Parmi ceux-ci, Minna, une jeune allemande, rescapée de Berlin après la reddition de la ville en 1945, prostituée par son oncle dans la cité dévastée, amoureuse d’un officier soviétique qui sera exécuté par la police politique stalinienne : elle rejoint l’Afrique pour oublier et se joint au combat de Morel comme rédemption des crimes allemands. Elle le suivra presque jusqu’au bout de ses forces physiques.

« Là où il y a les éléphants, il y a la liberté… » clame Morel pour faire valoir la légitimité de son combat face aux mirages évoqués par les coloniaux, les anticoloniaux, les administrateurs, les rêveurs, les affairistes et les trafiquants. Et il se retrouve sur ce terrain avec les tribus qui fondent l’Afrique profonde, mangent de l’éléphant pour se nourrir et ne savent même pas ce qu’est l’indépendance.

Waïtari, l’ancien député français (l’Union française instaurait « l’égalité » entre les citoyens des colonies et ceux de la métropole, et donc l’accès des « indigènes » aux postes de responsabilité politique à Paris) revenu sur son continent pour y mener le combat de l’indépendance, pétri de sa vision marxiste de l’Histoire qui le fait se heurter à l’inertie des peuples primitifs de son pays qui ne comprennent pas le concept du « droit des peuples à disposer d’eux-mêmes ».

Fields, le photographe américain, façon Denis Hopper dans « Apocalypse Now », qui suit Morel et ses éléphants avec fascination dans l’attente de la photo ultime de son héros après celles qu’il prit en rafales des éléphants dont Waïtari lança le massacre à grande échelle dans le Kiru pour délégitimer Morel et financer sa « révolution » avec la vente de l’ivoire.

Forsythe, l’ancien militaire américain de la guerre de Corée, prisonnier manipulé par les communistes nord-coréens et considéré comme un traître dans son pays, en exil au Tchad, amateur d’Afrique et de la dive bouteille.

Gary construit son récit autour de tous ces incroyables personnages et sa connaissance de l’Afrique acquise au cours de son séjour sur ce continent durant la seconde guerre mondiale comme il le raconte dans « La promesse de l’aube » paru en 1960. Après être affecté à Bangui en avril 1941 où il croisera le Gn de Gaulle venu visiter les colonies africaines qui avaient fait allégeance au chef de la France libre, il ira à Khartoum (Soudan) puis Fort-Lamy (Tchad), les trois pays d’Afrique centrale où se déroule le roman.
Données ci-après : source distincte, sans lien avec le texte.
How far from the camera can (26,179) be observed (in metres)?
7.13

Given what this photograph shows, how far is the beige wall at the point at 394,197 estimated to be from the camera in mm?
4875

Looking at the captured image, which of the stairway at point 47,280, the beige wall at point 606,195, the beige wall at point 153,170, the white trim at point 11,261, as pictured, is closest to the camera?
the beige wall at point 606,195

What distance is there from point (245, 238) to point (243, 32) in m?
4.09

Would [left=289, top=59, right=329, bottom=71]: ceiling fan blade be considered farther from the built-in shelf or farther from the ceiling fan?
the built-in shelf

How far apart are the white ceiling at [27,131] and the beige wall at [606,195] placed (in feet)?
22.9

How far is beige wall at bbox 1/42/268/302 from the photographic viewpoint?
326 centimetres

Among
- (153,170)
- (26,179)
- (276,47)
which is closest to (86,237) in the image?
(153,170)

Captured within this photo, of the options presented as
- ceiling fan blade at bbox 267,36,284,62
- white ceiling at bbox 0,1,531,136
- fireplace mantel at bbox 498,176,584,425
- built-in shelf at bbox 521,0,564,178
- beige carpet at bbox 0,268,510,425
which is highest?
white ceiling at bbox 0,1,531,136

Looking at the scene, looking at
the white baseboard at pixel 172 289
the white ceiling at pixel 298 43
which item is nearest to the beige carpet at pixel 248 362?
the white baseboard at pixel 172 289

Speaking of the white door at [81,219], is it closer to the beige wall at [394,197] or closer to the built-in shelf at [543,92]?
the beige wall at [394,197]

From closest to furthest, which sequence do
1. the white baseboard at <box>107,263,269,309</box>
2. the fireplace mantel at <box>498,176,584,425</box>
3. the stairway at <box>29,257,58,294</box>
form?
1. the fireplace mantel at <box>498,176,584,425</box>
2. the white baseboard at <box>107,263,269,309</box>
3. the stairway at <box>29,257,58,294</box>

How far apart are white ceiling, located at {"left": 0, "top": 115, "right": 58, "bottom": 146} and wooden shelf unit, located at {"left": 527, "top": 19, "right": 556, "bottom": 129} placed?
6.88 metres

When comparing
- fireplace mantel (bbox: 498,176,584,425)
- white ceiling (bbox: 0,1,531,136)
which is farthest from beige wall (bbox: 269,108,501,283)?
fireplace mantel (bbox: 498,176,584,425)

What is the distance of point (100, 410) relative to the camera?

Au-delà de l’aspect écologique du livre, Gary utilise ici le pouvoir de la fiction pour donner sa vision politique d’une Afrique qui s’achemine vers la période troublée des indépendances. Avec une grande finesse d’analyse il détaille toutes les contradictions qui s’emparent alors de cette Afrique colonisée tiraillée entre les idéologies actives de la guerre froide, totalitarisme et libéralisme, le mouvement naissant des « non-alignés », la défaite française en Indochine, la guerre naissante en Algérie, et les tribus locales baladées au gré des intérêts des uns et des autres. Il place dans les mots de ses personnages les positions défendues à l’époque sur le sujet colonial tout en anticipant que ce système est moribond.

Et il le fait à travers des scènes hallucinantes comme celle de la grande fuite de Morel et de sa bande, à cheval, à travers la brousse ravagée par la sécheresse, à la poursuite des éléphants venus se désaltérer dans le dernier lac où subsiste encore un peu d’eau. Celle aussi du massacre de ces éléphants autour du lac, déclenché par Waïtari pour des motifs idéologiques. La fin du roman laisse Morel partir vers son destin et poursuivre son combat, sans doute au Soudan, une croix de Lorraine accrochée autour du cou. Certains chapitres au milieu de l’œuvre ont fait allusion au procès qui s’est ensuite tenu en présence de ses compagnons mais sans que Morel eut été attrapé. On dirait que les peines n’ont finalement pas été trop sévères à l’encontre de ces révolutionnaires romantiques œuvrant au cœur de l’Afrique équatoriale française alors que le crépuscule est en train de tomber sur les empires coloniaux.

Quelle roman ! Quelle puissance évocatrice, de la nature, des idées et des sentiments ! Quel auteur mythique que ce Romain Gary dont le nom russe véritable est Roman Kacew : « Gary » signifie « brûle ! » (à la 2e personne du singulier à l’impératif) en russe. Romain Gary, un véritable héros.